Thursday 15 March 2012

Touch interface will encourage contact-centric email approach

'Touch' interface users are good at prodding things with a fat finger, and dragging and dropping items. Typing is less convenient than on a device with a 'proper' keyboard.
There are three immediate examples that show where contact-centric email benefits a 'touch' user more than a user of a regular desktop computer:
  1. Composing an email to a given contact is conveniently a click on a button by their name, business card popup, or in the contact entry itself.
  2. Adding addresses to new emails or replies can be supported via drag-and-drop from the contacts pane
  3. Searching for emails based on an email address can be done with a single click on the corresponding contact
For each of these it is common for PC users of existing mail applications to resort to the keyboard (and email client developers have worked hard to enhance the productivity of this).

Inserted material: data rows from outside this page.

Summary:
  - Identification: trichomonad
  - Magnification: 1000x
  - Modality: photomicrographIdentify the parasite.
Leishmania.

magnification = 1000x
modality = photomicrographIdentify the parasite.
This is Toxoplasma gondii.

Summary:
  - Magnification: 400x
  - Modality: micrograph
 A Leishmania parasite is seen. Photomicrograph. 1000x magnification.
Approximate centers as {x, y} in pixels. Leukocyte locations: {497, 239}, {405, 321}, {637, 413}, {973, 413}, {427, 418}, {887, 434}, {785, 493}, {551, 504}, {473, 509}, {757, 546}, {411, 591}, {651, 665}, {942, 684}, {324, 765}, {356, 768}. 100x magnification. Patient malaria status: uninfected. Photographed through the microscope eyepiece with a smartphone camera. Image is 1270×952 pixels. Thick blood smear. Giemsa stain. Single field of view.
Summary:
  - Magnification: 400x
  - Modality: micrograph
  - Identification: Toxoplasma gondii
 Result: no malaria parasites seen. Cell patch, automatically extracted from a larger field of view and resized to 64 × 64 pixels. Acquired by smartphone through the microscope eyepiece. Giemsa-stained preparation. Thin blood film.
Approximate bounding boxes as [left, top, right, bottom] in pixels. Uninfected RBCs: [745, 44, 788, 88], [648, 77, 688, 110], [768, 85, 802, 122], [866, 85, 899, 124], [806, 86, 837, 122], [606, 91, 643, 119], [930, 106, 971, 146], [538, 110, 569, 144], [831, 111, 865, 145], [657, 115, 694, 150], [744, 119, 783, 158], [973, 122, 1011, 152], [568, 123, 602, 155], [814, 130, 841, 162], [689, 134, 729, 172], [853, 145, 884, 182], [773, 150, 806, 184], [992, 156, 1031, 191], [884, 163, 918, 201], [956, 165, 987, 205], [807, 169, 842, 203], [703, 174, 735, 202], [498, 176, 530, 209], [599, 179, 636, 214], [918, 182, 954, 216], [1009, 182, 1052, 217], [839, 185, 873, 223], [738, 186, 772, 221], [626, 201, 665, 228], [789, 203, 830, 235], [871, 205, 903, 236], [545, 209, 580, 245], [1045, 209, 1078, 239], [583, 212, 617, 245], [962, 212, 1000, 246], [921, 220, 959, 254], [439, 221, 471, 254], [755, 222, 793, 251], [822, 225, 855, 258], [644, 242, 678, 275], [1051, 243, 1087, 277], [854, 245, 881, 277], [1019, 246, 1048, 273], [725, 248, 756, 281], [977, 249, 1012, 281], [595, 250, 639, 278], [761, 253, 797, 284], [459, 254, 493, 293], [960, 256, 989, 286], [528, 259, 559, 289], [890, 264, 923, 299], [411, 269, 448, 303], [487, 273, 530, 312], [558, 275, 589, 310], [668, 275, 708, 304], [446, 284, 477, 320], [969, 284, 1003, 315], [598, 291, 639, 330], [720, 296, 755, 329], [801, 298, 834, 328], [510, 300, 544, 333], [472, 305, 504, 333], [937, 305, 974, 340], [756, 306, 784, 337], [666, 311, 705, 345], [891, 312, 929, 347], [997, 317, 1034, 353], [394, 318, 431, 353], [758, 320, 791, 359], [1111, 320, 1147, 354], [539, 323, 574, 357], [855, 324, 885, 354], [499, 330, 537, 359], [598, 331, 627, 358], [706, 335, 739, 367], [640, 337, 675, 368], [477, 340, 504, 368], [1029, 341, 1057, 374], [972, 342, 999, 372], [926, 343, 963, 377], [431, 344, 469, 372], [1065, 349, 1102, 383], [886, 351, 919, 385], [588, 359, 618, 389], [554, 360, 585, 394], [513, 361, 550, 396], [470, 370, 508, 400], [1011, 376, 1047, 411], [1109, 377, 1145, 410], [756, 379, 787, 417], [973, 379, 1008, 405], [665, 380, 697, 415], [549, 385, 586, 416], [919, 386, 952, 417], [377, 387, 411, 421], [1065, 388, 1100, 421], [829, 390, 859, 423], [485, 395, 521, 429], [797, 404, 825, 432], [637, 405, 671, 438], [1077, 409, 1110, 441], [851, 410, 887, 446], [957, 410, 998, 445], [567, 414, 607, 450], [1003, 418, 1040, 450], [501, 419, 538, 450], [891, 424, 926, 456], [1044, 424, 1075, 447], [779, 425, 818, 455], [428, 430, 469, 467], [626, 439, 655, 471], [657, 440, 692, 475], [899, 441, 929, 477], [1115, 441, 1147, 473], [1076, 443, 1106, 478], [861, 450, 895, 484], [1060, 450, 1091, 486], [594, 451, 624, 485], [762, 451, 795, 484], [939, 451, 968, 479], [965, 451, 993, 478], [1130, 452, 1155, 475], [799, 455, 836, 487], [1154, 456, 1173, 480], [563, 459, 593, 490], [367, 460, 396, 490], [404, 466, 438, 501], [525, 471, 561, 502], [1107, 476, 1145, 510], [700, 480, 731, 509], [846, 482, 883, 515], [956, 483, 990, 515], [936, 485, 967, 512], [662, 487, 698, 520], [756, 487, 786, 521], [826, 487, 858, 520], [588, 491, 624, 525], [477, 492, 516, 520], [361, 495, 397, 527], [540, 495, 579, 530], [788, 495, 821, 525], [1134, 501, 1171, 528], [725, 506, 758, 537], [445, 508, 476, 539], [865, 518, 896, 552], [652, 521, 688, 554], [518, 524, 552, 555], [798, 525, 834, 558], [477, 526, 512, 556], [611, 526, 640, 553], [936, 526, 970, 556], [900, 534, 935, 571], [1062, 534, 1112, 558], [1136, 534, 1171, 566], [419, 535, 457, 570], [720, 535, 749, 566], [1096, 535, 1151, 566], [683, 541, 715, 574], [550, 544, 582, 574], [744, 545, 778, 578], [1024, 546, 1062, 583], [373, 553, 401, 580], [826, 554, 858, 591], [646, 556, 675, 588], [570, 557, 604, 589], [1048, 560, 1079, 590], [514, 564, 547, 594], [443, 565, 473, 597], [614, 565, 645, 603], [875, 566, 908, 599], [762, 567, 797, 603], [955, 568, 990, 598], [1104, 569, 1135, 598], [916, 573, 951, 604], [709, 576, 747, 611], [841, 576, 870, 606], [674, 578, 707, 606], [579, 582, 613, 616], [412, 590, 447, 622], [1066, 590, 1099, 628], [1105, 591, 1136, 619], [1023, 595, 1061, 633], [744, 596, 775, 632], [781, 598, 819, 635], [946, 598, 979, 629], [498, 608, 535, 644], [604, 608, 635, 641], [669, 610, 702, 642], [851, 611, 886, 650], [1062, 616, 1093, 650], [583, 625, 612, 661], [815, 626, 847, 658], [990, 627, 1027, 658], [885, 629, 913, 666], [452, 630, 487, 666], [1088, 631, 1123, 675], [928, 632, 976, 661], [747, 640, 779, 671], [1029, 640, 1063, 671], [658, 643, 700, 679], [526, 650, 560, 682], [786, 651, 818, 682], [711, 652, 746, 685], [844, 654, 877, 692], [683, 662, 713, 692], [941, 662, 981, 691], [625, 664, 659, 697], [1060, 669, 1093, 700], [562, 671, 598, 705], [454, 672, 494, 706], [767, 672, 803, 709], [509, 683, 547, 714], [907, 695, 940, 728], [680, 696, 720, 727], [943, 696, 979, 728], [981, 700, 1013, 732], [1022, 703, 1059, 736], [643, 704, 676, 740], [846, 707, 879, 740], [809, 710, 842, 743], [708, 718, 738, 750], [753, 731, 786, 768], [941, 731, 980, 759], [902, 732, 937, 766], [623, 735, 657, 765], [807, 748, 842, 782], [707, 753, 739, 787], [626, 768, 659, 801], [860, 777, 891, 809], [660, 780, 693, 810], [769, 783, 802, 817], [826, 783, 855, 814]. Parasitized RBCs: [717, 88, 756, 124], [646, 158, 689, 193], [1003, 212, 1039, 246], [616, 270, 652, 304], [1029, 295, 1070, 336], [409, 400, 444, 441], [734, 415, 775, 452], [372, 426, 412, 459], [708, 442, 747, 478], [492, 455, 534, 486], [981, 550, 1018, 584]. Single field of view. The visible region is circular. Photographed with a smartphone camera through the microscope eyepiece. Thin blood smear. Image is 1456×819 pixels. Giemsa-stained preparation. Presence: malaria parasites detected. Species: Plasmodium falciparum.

But a touch user might prefer drag-and-drop, and for this to be effective you really want the contact list readily available.
This post isn't intended to suggest contact-centric email is a slam-dunk obvious preferred solution for touch/tablet users, rather to suggest they might find it more attractive than PC users.

1 comment:

  1. By the way, for what it's worth, I'm already finding contact-centric email on my modded Roundcube webmail more convenient on my desktop PC. If I want to navigate and sort folders, I can still do that, so nothing has been taken away, but the path to a given contact, their details, and emails to/from has been radically shortened just by making that a function of clicking on their name.